12. D'une part, contrairement à ce que prétend M. A, il ressort des termes mêmes de la décision litigieuse, qui vise l'article L. 612-10 du code de l'entrée et du séjour des étrangers et du droit d'asile et énumère les différents critères prévus à l'article L.612-10, que le préfet de police a examiné sa situation personnelle au regard de l'ensemble desdits critères. Le préfet a ensuite indiqué que M. A avait été condamné le 6 décembre 2024 à deux ans d'emprisonnement pour infractions à la législation en matière de stupéfiants, que l'intéressé " allègue être entré sur le territoire en 2018 " et ne peut être regardé comme se prévalant de liens suffisamment anciens, forts et caractérisés avec la France, étant constaté que " l'intéressé se déclare célibataire et sans enfant ", éléments sur lesquels le préfet s'est fondé pour fixer à trente-six mois l'interdiction de retour sur le territoire français qui a été opposée à M. A. Dans ces conditions, la décision litigieuse atteste de la prise en compte par le préfet de police, au vu de la situation de l'intéressé, de l'ensemble des critères prévus par la loi et comporte l'énoncé des considérations de droit et de fait qui la fondent. Les moyens tirés de l'insuffisante motivation de cette décision et d'un défaut d'examen préalable de la situation de M. A doivent dès lors être écartés.

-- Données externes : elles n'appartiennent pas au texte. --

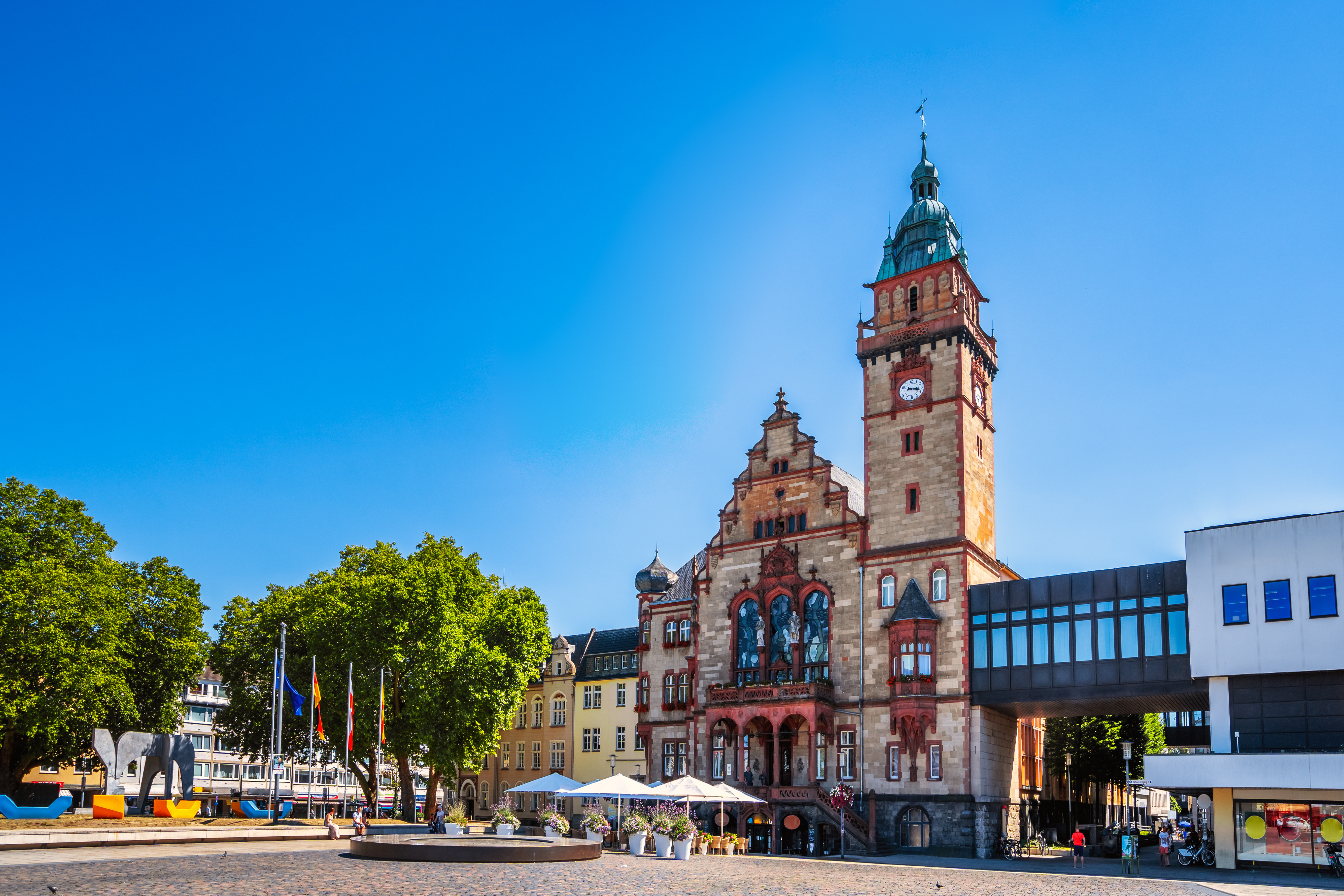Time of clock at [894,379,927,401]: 3:18
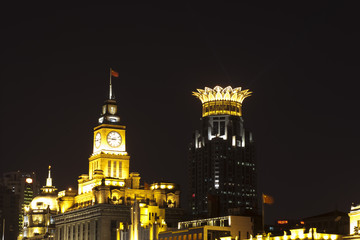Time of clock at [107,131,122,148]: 8:46
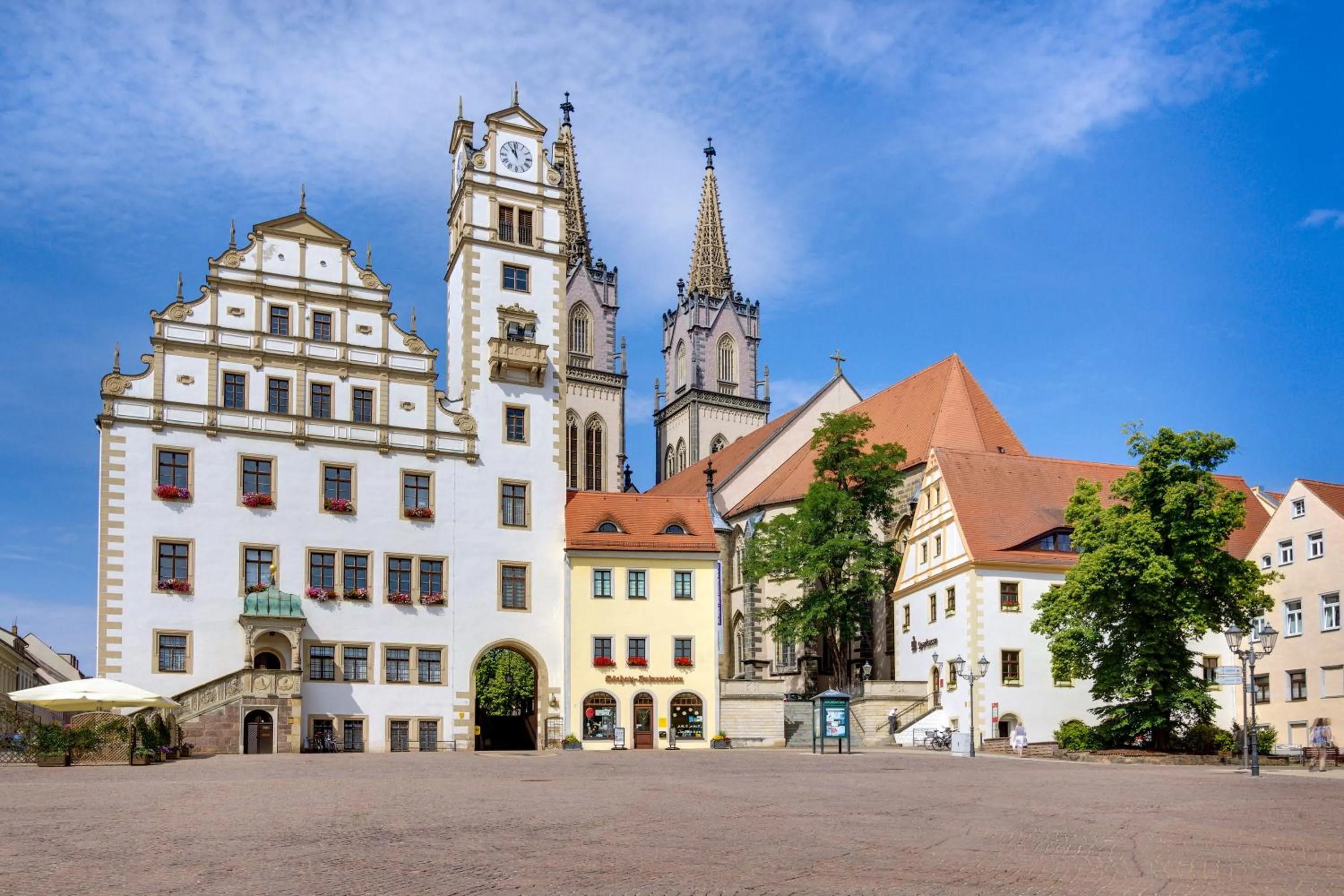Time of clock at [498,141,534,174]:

13. D'autre part, ainsi qu'il a été dit au point 8, si M. A fait valoir qu'il est entré en France en 2018 alors qu'il était mineur, qu'il a été placé à l'aide sociale à l'enfance, qu'il a obtenu un CAP d'électricien en 2021 et a bénéficié d'un contrat jeune majeur en 2022, et qu'orphelin de mère et de père, sa concubine est française ainsi que son fils, B, né le 10 février 2024 de cette union. Toutefois, il ressort des pièces du dossier que M. A a, lors de son audition par les services de police du 5 décembre 2024, déclaré être célibataire sans enfant à charge, sans profession et sans ressources et résider au 6 place Henri Frenay à Paris (75012) alors que sa compagne et son fils vivent au 1 rue de la Mairie à Sombrin (82). Par ailleurs, M. A a été condamné le 6 décembre 2024 par le Tribunal correctionnel de Paris à deux ans d'emprisonnement pour infraction à la législation en matière de stupéfiants après avoir été condamné par ce même tribunal le 17 février 2022 pour des faits de même nature à trois d'emprisonnement avec sursis. Dans ces conditions, le préfet a pu, sans méconnaître les dispositions précitées, prononcer à l'encontre de l'intéressé une interdiction de retour sur le territoire français d'une durée de trente-six mois. Pour les mêmes motifs, le moyen tiré de l'erreur d'appréciation doit être écarté.

Sur le signalement au fichier :

13. Il résulte de ce qui précède que les conclusions présentées à fin d'annulation de l'inscription de M. A au fichier SIS doivent être rejetées.

14. Il résulte de l'ensemble de ce qui précède que la requête de M. A doit être rejetée, en toutes ses conclusions.

D E C I D E

Article 1er : La requête de M. A est rejetée.

Article 2 : Le présent jugement sera notifié à M. E A et au préfet de police.

Rendu public par mise à disposition au greffe le 27 février 2025.

La magistrate désignée,

Signé

N. MARIK-DESCOINGSLa greffière,

Signé

D. PERMALNAICK

La République mande et ordonne au préfet de police en ce qui le concerne ou à tous commissaires de justice à ce requis en ce qui concerne les voies de droit commun contre les parties privées, de pourvoir à l'exécution de la présente décision.